[bug]: Much Slower than DiffusionBee on M1 Mac

invoke-ai / InvokeAI

Invoke is a leading creative engine for Stable Diffusion models, empowering professionals, artists, and enthusiasts to generate and create visual media using the latest AI-driven technologies. The solution offers an industry leading WebUI, and serves as the foundation for multiple commercial products.

https://invoke-ai.github.io/InvokeAI/

Apache License 2.0

23.34k stars 2.4k forks source link

[bug]: Much Slower than DiffusionBee on M1 Mac #2606

Closed stevemac00 closed 1 year ago

stevemac00 commented 1 year ago

Is there an existing issue for this?

[X] I have searched the existing issues

OS

macOS

GPU

mps

VRAM

No response

What happened?

I tried DiffusionBee as a "benchmark". Prompt: waterfall in mountainous forest, rainbow, sun, clouds, landscape, zoom out, photorealistic, f/16 Both using --steps=25 --width=512 --height=512 --cfg_scale=7.5 Note this is low-end M1 iMac with 8GB RAM and I recall invokeai recommends 16MB. DiffusionBee render time: 1+s/it, 46s InvokeAI render time: 10-13s/it, 295.04s using -sampler=k_lms

I have patchmatch working but I still get this error - embedding_manager.py:146: UserWarning: The operator 'aten::nonzero' is not currently supported on the MPS backend and will fall back to run on the CPU.

I've seen a few references to this but no solution for me. Could this be the slowness difference?

Screenshots

Note the radical difference in GPU History.

Additional context

I realize these apps are different and shouldn't be compared but I feel if I could max out the GPU I could reduce my s/it time.

Contact Details

No response

Adreitz commented 1 year ago

Are you running the fp16 or fp32 version of DiffusionBee? fp16 will run much faster, but is not supported yet in Invoke on Mac. What model are you using for both DB and Invoke? Make sure you're testing the same model, as different models will have different inference speeds.

Also, please use Activity Monitor to check the memory use during execution. If either program fills the RAM and starts using virtual memory, execution speed will greatly reduce. In my experience, the Invoke 2.3.0 release candidate has a severe memory issue, using much more memory than 2.2.5.

stevemac00 commented 1 year ago

I am using 1.5.1 (0016) which I interpret as fp16. I understand you point but don't you think I should see better usage on GPU history?

Adreitz commented 1 year ago

If Invoke is swapping in/out of virtual memory, it will not use the GPU to full effect. That's why you need to check the memory use.

Adreitz commented 1 year ago

Note that fp16 also uses less VRAM than fp32, so that by itself could be contributing to the difference you see.

stevemac00 commented 1 year ago

Yes, both using SD 1.5 model. Memory pressure is almost always yellow with an occasional thin red. May be slightly higher pressure with invokeai but close to the same as when running DiffusionBee.

Adreitz commented 1 year ago

The memory pressure graph is not a precise measurement, but I think if you're seeing any red at all, you're probably swapping. Look at the actual memory use by Python. You can also look at the drive reads by Python on the Disk tab, which will show the page-ins (note that it will always show at least 4-5GB read, as it needs to load the model, so look at the change in this value after you start running a generation). I think the page-outs are written by kernel_task, but that handles a lot of other things in addition, so is not as reliable.

★ ★ ★ ★ ★

[Things to do]
[A] In the InvokeAI slowness thread, how much RAM does the M1 iMac used for the comparison have?
[B] Continue the InvokeAI slowness thread from its last sentence.
The records were taken from a separate source that has no connection to this thread.

Spatial questions based on scenes
★ ★ ★ ★ ★

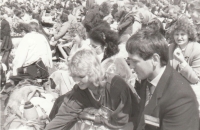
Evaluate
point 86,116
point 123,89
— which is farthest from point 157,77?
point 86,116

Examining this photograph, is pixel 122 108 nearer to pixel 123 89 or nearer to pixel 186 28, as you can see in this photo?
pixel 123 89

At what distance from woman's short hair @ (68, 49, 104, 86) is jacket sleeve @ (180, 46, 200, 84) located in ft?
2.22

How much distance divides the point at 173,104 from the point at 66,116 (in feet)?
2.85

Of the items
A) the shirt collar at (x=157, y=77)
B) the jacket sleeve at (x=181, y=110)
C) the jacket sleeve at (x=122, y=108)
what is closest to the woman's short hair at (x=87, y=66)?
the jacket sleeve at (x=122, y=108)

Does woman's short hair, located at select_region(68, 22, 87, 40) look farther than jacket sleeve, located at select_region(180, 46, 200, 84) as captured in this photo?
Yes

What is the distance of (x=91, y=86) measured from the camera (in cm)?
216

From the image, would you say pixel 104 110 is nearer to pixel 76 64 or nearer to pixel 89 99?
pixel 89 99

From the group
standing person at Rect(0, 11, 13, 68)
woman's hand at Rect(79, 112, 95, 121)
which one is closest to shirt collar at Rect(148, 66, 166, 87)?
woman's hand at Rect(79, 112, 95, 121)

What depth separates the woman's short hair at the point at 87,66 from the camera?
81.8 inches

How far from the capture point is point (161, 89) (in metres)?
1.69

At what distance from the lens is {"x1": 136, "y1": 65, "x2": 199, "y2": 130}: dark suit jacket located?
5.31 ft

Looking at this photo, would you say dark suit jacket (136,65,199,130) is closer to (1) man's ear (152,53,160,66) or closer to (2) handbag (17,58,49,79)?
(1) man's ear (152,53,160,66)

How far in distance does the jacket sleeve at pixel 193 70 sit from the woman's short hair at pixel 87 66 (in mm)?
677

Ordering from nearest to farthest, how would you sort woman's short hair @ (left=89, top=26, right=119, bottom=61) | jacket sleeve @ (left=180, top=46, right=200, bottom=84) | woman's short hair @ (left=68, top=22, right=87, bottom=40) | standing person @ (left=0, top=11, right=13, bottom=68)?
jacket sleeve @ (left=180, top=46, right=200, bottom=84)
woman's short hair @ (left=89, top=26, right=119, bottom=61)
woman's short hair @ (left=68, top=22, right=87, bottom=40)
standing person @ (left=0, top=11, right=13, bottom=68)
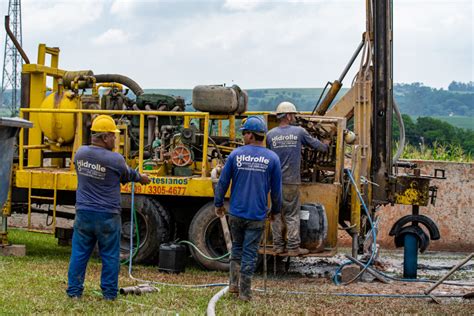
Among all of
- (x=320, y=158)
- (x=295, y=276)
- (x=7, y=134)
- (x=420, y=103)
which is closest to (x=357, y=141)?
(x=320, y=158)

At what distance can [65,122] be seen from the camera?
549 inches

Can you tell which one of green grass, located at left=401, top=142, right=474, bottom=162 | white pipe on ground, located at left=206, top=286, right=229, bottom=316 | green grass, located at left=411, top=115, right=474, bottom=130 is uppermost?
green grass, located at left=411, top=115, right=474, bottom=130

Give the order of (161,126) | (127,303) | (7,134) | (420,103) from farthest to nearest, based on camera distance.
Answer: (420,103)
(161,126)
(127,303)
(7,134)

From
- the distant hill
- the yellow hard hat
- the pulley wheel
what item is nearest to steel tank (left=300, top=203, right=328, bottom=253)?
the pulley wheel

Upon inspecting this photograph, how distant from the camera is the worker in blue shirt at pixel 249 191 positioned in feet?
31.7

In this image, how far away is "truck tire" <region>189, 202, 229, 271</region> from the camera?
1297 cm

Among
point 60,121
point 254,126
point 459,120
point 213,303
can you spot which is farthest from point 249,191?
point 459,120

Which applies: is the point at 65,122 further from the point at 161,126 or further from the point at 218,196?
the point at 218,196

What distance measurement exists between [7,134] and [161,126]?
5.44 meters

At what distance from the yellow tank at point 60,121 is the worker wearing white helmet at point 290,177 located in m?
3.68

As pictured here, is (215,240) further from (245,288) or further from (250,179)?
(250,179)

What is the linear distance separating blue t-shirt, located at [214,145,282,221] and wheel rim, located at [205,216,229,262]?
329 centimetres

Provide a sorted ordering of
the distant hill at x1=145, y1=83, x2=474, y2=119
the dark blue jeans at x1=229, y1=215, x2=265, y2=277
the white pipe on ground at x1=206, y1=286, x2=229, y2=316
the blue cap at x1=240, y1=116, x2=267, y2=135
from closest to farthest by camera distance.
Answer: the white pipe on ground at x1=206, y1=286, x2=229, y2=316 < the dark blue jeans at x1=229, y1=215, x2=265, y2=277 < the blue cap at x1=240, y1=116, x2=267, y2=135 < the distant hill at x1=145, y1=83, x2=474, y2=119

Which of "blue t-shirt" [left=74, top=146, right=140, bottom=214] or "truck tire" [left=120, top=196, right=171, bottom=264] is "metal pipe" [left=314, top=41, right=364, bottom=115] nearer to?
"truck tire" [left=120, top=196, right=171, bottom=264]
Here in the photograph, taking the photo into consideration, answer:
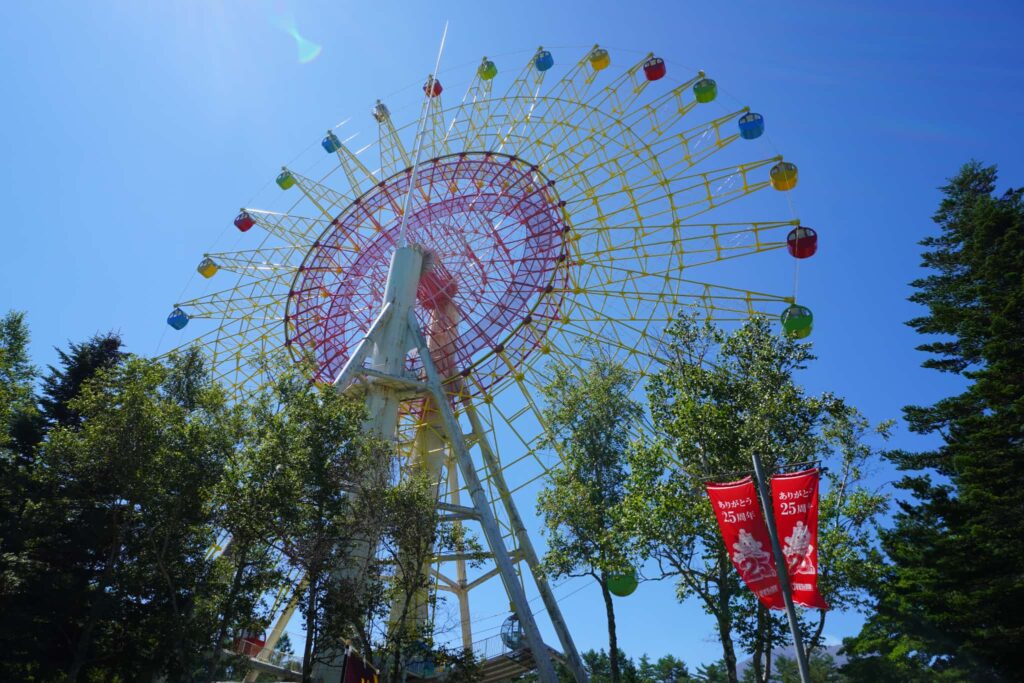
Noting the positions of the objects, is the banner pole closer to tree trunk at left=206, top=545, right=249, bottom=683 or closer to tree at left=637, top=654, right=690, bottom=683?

★ ★ ★ ★ ★

[Results]
[A] 8GB

[B]
stevemac00 commented 1 year ago

Python had over 8GB so there was swapping

BigZampano commented 1 year ago

DiffusionBee is also swapping like crazy, showing even more RAM usage than actually installed (like "15 GB of 8 GB used") and after switching models 2-3 times the swap file is over 20 GB... but the only thing that stops DB from nicely chugging along at 2.2s/it is when my disk space for swap is full... it doesn't even slow down when using the Mac for work at the same time... InvokeAI should be able to get up to speed on M1, DiffusionBee shows it's possible...

mallocator commented 1 year ago

The weird thing is a few versions ago I got it working just as fast on an m1 out of the box. Now it's taking about an hour to generate an image with default settings. Guess I'm going back to DiffusionBee until this is fixed :(

elsung commented 1 year ago

im experiencing the same thing. would love to use invoke again but right now its basically unusable. I had an old version running from several months ago and it was decent. The older version was with the update.sh, when that didn't work I realized there was an installer now and went with that. My renderings went from 2 minutes to 10 min for 1 image.

Are there plans to fix this for users who are also on the M1 / m2??? or at least clean up the documentation for installation? when I view the installation instructions under the Mac tab, it displays instructions and screens for windows....

lastly, there seems to be even more confusion for installation since you can pull the git repo, or install via pip... which is the proper / most updated method?

Adreitz commented 1 year ago

@elsung As I suggested above, check the memory use of Python when you run a generation. If you run out of memory and start using swap, the diffusion calculations will be rate limited by your SSD’s i/o.

Invoke has never been particularly memory efficient on Mac, but I noticed it get significantly worse after I updated to 13.3. 13.3 fixed a bunch of bad crashing bugs with SD as well as a corrupted output bug, but it seemed to inflate the memory use.

I am trying to take comparative data using invoke 2.2.5 and 2.3.4 vs data I had taken on Ventura 13.2.1, but it’s going slowly due to my available time.

rovo79 commented 1 year ago

Very slow generation on Mac mini M1 16GB InvokeAI 2.3.5

I was able to follow command-line installation, but ran into a few errors with 'greenlet' package. I was able to get it working by setting two packages manually: setuptools~=65.5 pip~=22.3

Images are taking 10-12 minutes to generate. Left it set to 50 steps.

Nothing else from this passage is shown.